The company partners with operator Santos in EP161 in the Northern Territory. It holds its own acreage nearby and plans to drill well Maverick-1 based on learnings from the Tanumbirini wells it shares with the large Adelaide company. Tanumbirini 3H was drilled to measured depth of 4857 metres in early November.
"To give a little context, industry originally came out to explore for conventional traps in the 1970s and 1980s and didn't have any success. What we saw in 2009 was a basin that potentially could be explored from a shale perspective. In the US the shale revolution really got going in the early 2000s," Riddle said.
"We were an early mover and saw the Beetaloo as having the same characteristics.... After acquiring our permit in 2012 we drilled a basin opening well in 2013."
Explorers had to wait through several moratoriums on exploring with four inquiries over 10 years.
The most recent inquiry, led by Justice Rachel Pepper, found that provided its 139 recommendations were stuck to, the practice was safe. The moratorium was lifted in 2018 after being imposed in 2016.
It also mapped a process to develop an appropriate regulatory regime and a social license process. Drilling restarted the following year and ramped up through 2020.
Currently there are three exploration teams in the Beetaloo proper: Operator Santos and junior partner Tamboran Resources, Origin and Ireland's Falcon Oil and Gas, and Empire Energy, which is flying solo and which recently began drilling its first horizontal well at Carpentaria-2H.
There is a high quality shale in the area, Riddle says, noting the mid-Velkerri which has the same characteristics as one the US' most prolific shale basins, the Marcellus, which is the most frequent comparison.
"Following that discovery a lot of activity picked up, there was a lot drilled by Origin to the west of us."
Hess moved in, as did the private Pangaea, since acquired by fellow explorer Empire Energy.
"Right as that activity was picking up there was a moratorium in late 2016 and this really slowed the industry down a few years. It picked up again in 2019."
"We were able to drill Tanumbirini-1 and do a vertical flow test... similarities on the log with Marcellus," he said.
"This gave us a lot of confidence with Santos to get active this year... we are drilling two horizontal wells as we speak... if they produce as we hope, it will kick off a development project in the core area where we are focussed as a company."
Unlike Empire's Carpentaria-1 well, this is what he calls a "very dry gas play" with certifiers Netherland Sewell and Associates suggesting only five barrels of condensate per million cubic feet of gas.
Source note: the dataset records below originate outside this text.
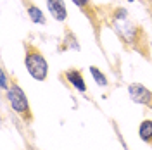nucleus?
Instances as JSON below:
<instances>
[{"mask_svg":"<svg viewBox=\"0 0 152 150\" xmlns=\"http://www.w3.org/2000/svg\"><path fill=\"white\" fill-rule=\"evenodd\" d=\"M0 79H2V90H9V81H7V74H5V69H2V71H0Z\"/></svg>","mask_w":152,"mask_h":150,"instance_id":"obj_10","label":"nucleus"},{"mask_svg":"<svg viewBox=\"0 0 152 150\" xmlns=\"http://www.w3.org/2000/svg\"><path fill=\"white\" fill-rule=\"evenodd\" d=\"M23 2H24V7H26V12H28L29 19L33 23H37V24H45V16H43L42 9L37 7L35 4H31L29 0H23Z\"/></svg>","mask_w":152,"mask_h":150,"instance_id":"obj_5","label":"nucleus"},{"mask_svg":"<svg viewBox=\"0 0 152 150\" xmlns=\"http://www.w3.org/2000/svg\"><path fill=\"white\" fill-rule=\"evenodd\" d=\"M138 135L145 143H149L152 147V119H145L142 121L140 128H138Z\"/></svg>","mask_w":152,"mask_h":150,"instance_id":"obj_7","label":"nucleus"},{"mask_svg":"<svg viewBox=\"0 0 152 150\" xmlns=\"http://www.w3.org/2000/svg\"><path fill=\"white\" fill-rule=\"evenodd\" d=\"M73 4L78 5L80 9L86 10V12H88V16H92V14H90V10H88V7H90V0H73Z\"/></svg>","mask_w":152,"mask_h":150,"instance_id":"obj_9","label":"nucleus"},{"mask_svg":"<svg viewBox=\"0 0 152 150\" xmlns=\"http://www.w3.org/2000/svg\"><path fill=\"white\" fill-rule=\"evenodd\" d=\"M47 7L50 10V14L54 16V19H57V21H64L67 17L64 0H47Z\"/></svg>","mask_w":152,"mask_h":150,"instance_id":"obj_4","label":"nucleus"},{"mask_svg":"<svg viewBox=\"0 0 152 150\" xmlns=\"http://www.w3.org/2000/svg\"><path fill=\"white\" fill-rule=\"evenodd\" d=\"M128 93L132 97L133 102L137 103H142L145 107L152 109V92L147 90L145 86H142L140 83H132L128 86Z\"/></svg>","mask_w":152,"mask_h":150,"instance_id":"obj_3","label":"nucleus"},{"mask_svg":"<svg viewBox=\"0 0 152 150\" xmlns=\"http://www.w3.org/2000/svg\"><path fill=\"white\" fill-rule=\"evenodd\" d=\"M66 78H67V81L73 84L76 90H80V92H86L85 79H83V76H81V73H80V71H76V69H73V71H67Z\"/></svg>","mask_w":152,"mask_h":150,"instance_id":"obj_6","label":"nucleus"},{"mask_svg":"<svg viewBox=\"0 0 152 150\" xmlns=\"http://www.w3.org/2000/svg\"><path fill=\"white\" fill-rule=\"evenodd\" d=\"M7 100H9L10 107L14 109V112L19 114L26 122H33V114H31V107L26 98V93L16 81H10V86L7 90Z\"/></svg>","mask_w":152,"mask_h":150,"instance_id":"obj_2","label":"nucleus"},{"mask_svg":"<svg viewBox=\"0 0 152 150\" xmlns=\"http://www.w3.org/2000/svg\"><path fill=\"white\" fill-rule=\"evenodd\" d=\"M128 2H135V0H128Z\"/></svg>","mask_w":152,"mask_h":150,"instance_id":"obj_11","label":"nucleus"},{"mask_svg":"<svg viewBox=\"0 0 152 150\" xmlns=\"http://www.w3.org/2000/svg\"><path fill=\"white\" fill-rule=\"evenodd\" d=\"M90 73H92V76H94L95 83H99L100 86H105V84H107V78H105V74L99 69V67L92 66V67H90Z\"/></svg>","mask_w":152,"mask_h":150,"instance_id":"obj_8","label":"nucleus"},{"mask_svg":"<svg viewBox=\"0 0 152 150\" xmlns=\"http://www.w3.org/2000/svg\"><path fill=\"white\" fill-rule=\"evenodd\" d=\"M26 55H24V64H26V69L31 74V78H35L37 81H43L47 78L48 73V66L47 60L43 54L38 50L37 47H33L31 43H26Z\"/></svg>","mask_w":152,"mask_h":150,"instance_id":"obj_1","label":"nucleus"}]
</instances>
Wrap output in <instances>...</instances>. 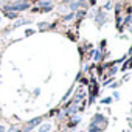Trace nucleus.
I'll use <instances>...</instances> for the list:
<instances>
[{
    "label": "nucleus",
    "mask_w": 132,
    "mask_h": 132,
    "mask_svg": "<svg viewBox=\"0 0 132 132\" xmlns=\"http://www.w3.org/2000/svg\"><path fill=\"white\" fill-rule=\"evenodd\" d=\"M34 33H36L34 30H27V31H25V36H33Z\"/></svg>",
    "instance_id": "16"
},
{
    "label": "nucleus",
    "mask_w": 132,
    "mask_h": 132,
    "mask_svg": "<svg viewBox=\"0 0 132 132\" xmlns=\"http://www.w3.org/2000/svg\"><path fill=\"white\" fill-rule=\"evenodd\" d=\"M42 117H36V118H33V120H30V121H27L25 124H23V127H22V132H33L40 123H42Z\"/></svg>",
    "instance_id": "2"
},
{
    "label": "nucleus",
    "mask_w": 132,
    "mask_h": 132,
    "mask_svg": "<svg viewBox=\"0 0 132 132\" xmlns=\"http://www.w3.org/2000/svg\"><path fill=\"white\" fill-rule=\"evenodd\" d=\"M0 132H6V129H5V126H3V124H0Z\"/></svg>",
    "instance_id": "20"
},
{
    "label": "nucleus",
    "mask_w": 132,
    "mask_h": 132,
    "mask_svg": "<svg viewBox=\"0 0 132 132\" xmlns=\"http://www.w3.org/2000/svg\"><path fill=\"white\" fill-rule=\"evenodd\" d=\"M90 123L92 124H95V126H98L100 129H106V126H107V118L103 115V113H95L93 117H92V120H90Z\"/></svg>",
    "instance_id": "3"
},
{
    "label": "nucleus",
    "mask_w": 132,
    "mask_h": 132,
    "mask_svg": "<svg viewBox=\"0 0 132 132\" xmlns=\"http://www.w3.org/2000/svg\"><path fill=\"white\" fill-rule=\"evenodd\" d=\"M93 20H95V23L98 25V27H101V25H104L107 20H109V17H107V13L104 11V10H101V8H98L96 10V16L93 17Z\"/></svg>",
    "instance_id": "4"
},
{
    "label": "nucleus",
    "mask_w": 132,
    "mask_h": 132,
    "mask_svg": "<svg viewBox=\"0 0 132 132\" xmlns=\"http://www.w3.org/2000/svg\"><path fill=\"white\" fill-rule=\"evenodd\" d=\"M73 19H75V13H72V11L62 16V22H70V20H73Z\"/></svg>",
    "instance_id": "10"
},
{
    "label": "nucleus",
    "mask_w": 132,
    "mask_h": 132,
    "mask_svg": "<svg viewBox=\"0 0 132 132\" xmlns=\"http://www.w3.org/2000/svg\"><path fill=\"white\" fill-rule=\"evenodd\" d=\"M89 132H103V129H100L98 126H95V124L89 123Z\"/></svg>",
    "instance_id": "12"
},
{
    "label": "nucleus",
    "mask_w": 132,
    "mask_h": 132,
    "mask_svg": "<svg viewBox=\"0 0 132 132\" xmlns=\"http://www.w3.org/2000/svg\"><path fill=\"white\" fill-rule=\"evenodd\" d=\"M110 87H112V89H117V87H118V82H113V84H112Z\"/></svg>",
    "instance_id": "21"
},
{
    "label": "nucleus",
    "mask_w": 132,
    "mask_h": 132,
    "mask_svg": "<svg viewBox=\"0 0 132 132\" xmlns=\"http://www.w3.org/2000/svg\"><path fill=\"white\" fill-rule=\"evenodd\" d=\"M10 2H13V0H0V6L5 5V3H10Z\"/></svg>",
    "instance_id": "17"
},
{
    "label": "nucleus",
    "mask_w": 132,
    "mask_h": 132,
    "mask_svg": "<svg viewBox=\"0 0 132 132\" xmlns=\"http://www.w3.org/2000/svg\"><path fill=\"white\" fill-rule=\"evenodd\" d=\"M3 16L10 20H16L20 17V13H16V11H3Z\"/></svg>",
    "instance_id": "6"
},
{
    "label": "nucleus",
    "mask_w": 132,
    "mask_h": 132,
    "mask_svg": "<svg viewBox=\"0 0 132 132\" xmlns=\"http://www.w3.org/2000/svg\"><path fill=\"white\" fill-rule=\"evenodd\" d=\"M100 59H101V51H100V50H93V61L98 62Z\"/></svg>",
    "instance_id": "13"
},
{
    "label": "nucleus",
    "mask_w": 132,
    "mask_h": 132,
    "mask_svg": "<svg viewBox=\"0 0 132 132\" xmlns=\"http://www.w3.org/2000/svg\"><path fill=\"white\" fill-rule=\"evenodd\" d=\"M62 2H64V3H69V2H72V0H62Z\"/></svg>",
    "instance_id": "22"
},
{
    "label": "nucleus",
    "mask_w": 132,
    "mask_h": 132,
    "mask_svg": "<svg viewBox=\"0 0 132 132\" xmlns=\"http://www.w3.org/2000/svg\"><path fill=\"white\" fill-rule=\"evenodd\" d=\"M113 98L118 100V98H120V93H118V92H113Z\"/></svg>",
    "instance_id": "19"
},
{
    "label": "nucleus",
    "mask_w": 132,
    "mask_h": 132,
    "mask_svg": "<svg viewBox=\"0 0 132 132\" xmlns=\"http://www.w3.org/2000/svg\"><path fill=\"white\" fill-rule=\"evenodd\" d=\"M59 11L61 13H67V11H70V8H69V5H59Z\"/></svg>",
    "instance_id": "14"
},
{
    "label": "nucleus",
    "mask_w": 132,
    "mask_h": 132,
    "mask_svg": "<svg viewBox=\"0 0 132 132\" xmlns=\"http://www.w3.org/2000/svg\"><path fill=\"white\" fill-rule=\"evenodd\" d=\"M51 130V123H40L39 126H37V132H50Z\"/></svg>",
    "instance_id": "7"
},
{
    "label": "nucleus",
    "mask_w": 132,
    "mask_h": 132,
    "mask_svg": "<svg viewBox=\"0 0 132 132\" xmlns=\"http://www.w3.org/2000/svg\"><path fill=\"white\" fill-rule=\"evenodd\" d=\"M79 121H81V117H76V115H75V117L70 120V123H69L67 126H69V127H75V126H78Z\"/></svg>",
    "instance_id": "9"
},
{
    "label": "nucleus",
    "mask_w": 132,
    "mask_h": 132,
    "mask_svg": "<svg viewBox=\"0 0 132 132\" xmlns=\"http://www.w3.org/2000/svg\"><path fill=\"white\" fill-rule=\"evenodd\" d=\"M30 8H31L30 0H13V2L0 6L2 11H16V13H22V11L30 10Z\"/></svg>",
    "instance_id": "1"
},
{
    "label": "nucleus",
    "mask_w": 132,
    "mask_h": 132,
    "mask_svg": "<svg viewBox=\"0 0 132 132\" xmlns=\"http://www.w3.org/2000/svg\"><path fill=\"white\" fill-rule=\"evenodd\" d=\"M0 20H2V17H0Z\"/></svg>",
    "instance_id": "23"
},
{
    "label": "nucleus",
    "mask_w": 132,
    "mask_h": 132,
    "mask_svg": "<svg viewBox=\"0 0 132 132\" xmlns=\"http://www.w3.org/2000/svg\"><path fill=\"white\" fill-rule=\"evenodd\" d=\"M100 103H101V104H110V103H112V98H110V96H107V98H103Z\"/></svg>",
    "instance_id": "15"
},
{
    "label": "nucleus",
    "mask_w": 132,
    "mask_h": 132,
    "mask_svg": "<svg viewBox=\"0 0 132 132\" xmlns=\"http://www.w3.org/2000/svg\"><path fill=\"white\" fill-rule=\"evenodd\" d=\"M33 22V19H27V17H19V19H16L14 20V23L10 27V28H13V30H16V28H19V27H22V25H28V23H31Z\"/></svg>",
    "instance_id": "5"
},
{
    "label": "nucleus",
    "mask_w": 132,
    "mask_h": 132,
    "mask_svg": "<svg viewBox=\"0 0 132 132\" xmlns=\"http://www.w3.org/2000/svg\"><path fill=\"white\" fill-rule=\"evenodd\" d=\"M86 14H87L86 10H78V11H75V19H82Z\"/></svg>",
    "instance_id": "11"
},
{
    "label": "nucleus",
    "mask_w": 132,
    "mask_h": 132,
    "mask_svg": "<svg viewBox=\"0 0 132 132\" xmlns=\"http://www.w3.org/2000/svg\"><path fill=\"white\" fill-rule=\"evenodd\" d=\"M112 8V2H107V5L104 6V10H110Z\"/></svg>",
    "instance_id": "18"
},
{
    "label": "nucleus",
    "mask_w": 132,
    "mask_h": 132,
    "mask_svg": "<svg viewBox=\"0 0 132 132\" xmlns=\"http://www.w3.org/2000/svg\"><path fill=\"white\" fill-rule=\"evenodd\" d=\"M51 27H53V25H51L50 22H39V23H37V28H39L40 31H47V30H50Z\"/></svg>",
    "instance_id": "8"
}]
</instances>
"We've completed our first horizontal well a few months ago and we're drilling our second now."
He said the partners will flow both within the next two months.
"It's quite exciting, actually, what we've seen so far."
Tanumbirini-1 vertical frac showed that 80% of flowback came from the sweet spot in the Mid-Velkerri B, the primary target for most Beetaloo explorers.
"What we saw was very naturally fractured shale, unlike other shale plays that are not as productive, you don't have to frac as much (with this one)."
Flow testing will take between 90-180 days, so the partners can see what the decline looks like and how performance truly lines up with the Marcellus. He said the plan is to produce up to 100 terajoules a day.
"We're going to learn information from those two wells we are drilling with Santos, deploying those learnings in our next well which we plan to drill next year.
This article was developed from a special edition feature discussion for the annual Northern Territory Resources Week and SEAAOC.